**Set task A**:
Repeat the text of the course catalog excerpt between "315 Writing: Special" and "shape literary/cultural productions.", inclusive.
**Set task B**:
According to the course catalog excerpt, why does every gateway literature course cover texts from a span of at least 75 to 100 years? Answer in one to three sentences.
**Set task C**:
Write the next part of the course catalog excerpt on English writing and literature courses, starting after its final sentence.

**Passage given**:
.....
315 Writing: Special Topics. (4)
Theory and practice of writing special genres, cross-listed genres, or workshop/seminar in editing and publishing, business writing, technical writing, etc. See the English Department Course Description Booklet for a description of a specific semester’s offering. This course may also be cross-listed with writing courses in other disciplines.

Gateway Courses: Literature

Engl 221, 222, and 223 are topics courses designed to introduce students to the practice of research-based literary criticism. Students must take two differently numbered courses (e.g. 221 and 222).  Every course will focus on literature produced within a historical period of at least 75-100 years, enabling students to examine the rich intersections of political, economic, religious, and aesthetic currents that shape literary/cultural productions.
 The topic and content will vary from course to course, but every version will include the following objectives:

•     Study of texts within a span of at least 75 to 100 years.  Emphasis on historical breadth helps students to trace shifts in genre, changes in aesthetic value, etc., and to draw connections between changing literary practice and contemporary historical, social, economic, and other forces.

•    Introduction to research practices in literary studies.  Students will learn the appropriate use of secondary critical material when writing interpretive analyses of literary texts.  Upper-division literature courses build on these intermediate research skills.
.....
**Recorded data**:
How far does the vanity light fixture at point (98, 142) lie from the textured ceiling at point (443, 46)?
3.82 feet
.....
**Expected output A**:
315 Writing: Special Topics. (4)
Theory and practice of writing special genres, cross-listed genres, or workshop/seminar in editing and publishing, business writing, technical writing, etc. See the English Department Course Description Booklet for a description of a specific semester’s offering. This course may also be cross-listed with writing courses in other disciplines.

Gateway Courses: Literature

Engl 221, 222, and 223 are topics courses designed to introduce students to the practice of research-based literary criticism. Students must take two differently numbered courses (e.g. 221 and 222).  Every course will focus on literature produced within a historical period of at least 75-100 years, enabling students to examine the rich intersections of political, economic, religious, and aesthetic currents that shape literary/cultural productions.

**Expected output B**:
The broad span lets students examine the intersections of political, economic, religious, and aesthetic currents that shape literary and cultural productions. It also helps them trace shifts in genre and changes in aesthetic value, and connect changing literary practice to the historical, social, economic, and other forces of its time.

**Expected output C**:
221 World Literature. (4)
Topics course focusing on major literary works from around the world, often read in translation.  Literary texts will be situated in historical breadth of at least 75-100 years, often a considerably longer span of time. No prerequisites.

222 Literatures in English. (4)
Topics course investigating texts from England, and/or Anglophone literatures from various English-speaking countries (India, Ireland, Australia, etc.).  The course may also address and investigate questions of literary or cultural continuity.  No prerequisites.

223 Literature of the Americas. (4)
Topics course focusing on literature written in the United States or by U.S. writers or, challenging the common notion that America equals the United States, on literary and historical content that spans North, Central, and South America and the Caribbean.  Literary texts will be situated in relevant social, political, and economic contexts. No prerequisites.

Gateway Courses: Theory

English 243 will introduce students to the major trends in literary and cultural theory.

243 Literary Theory and Criticism. (4)
Introduction to literary and cultural theory.  Students apply theoretical texts or concepts to literary or cultural texts (e.g., novels, films, television, popular arts, clothing, architecture, and public spaces). No prerequisites.

Literature and Literary History

Consult the English Department Course Description Booklet for a description of each semester’s offerings.

340 Topics in British Literature. (4)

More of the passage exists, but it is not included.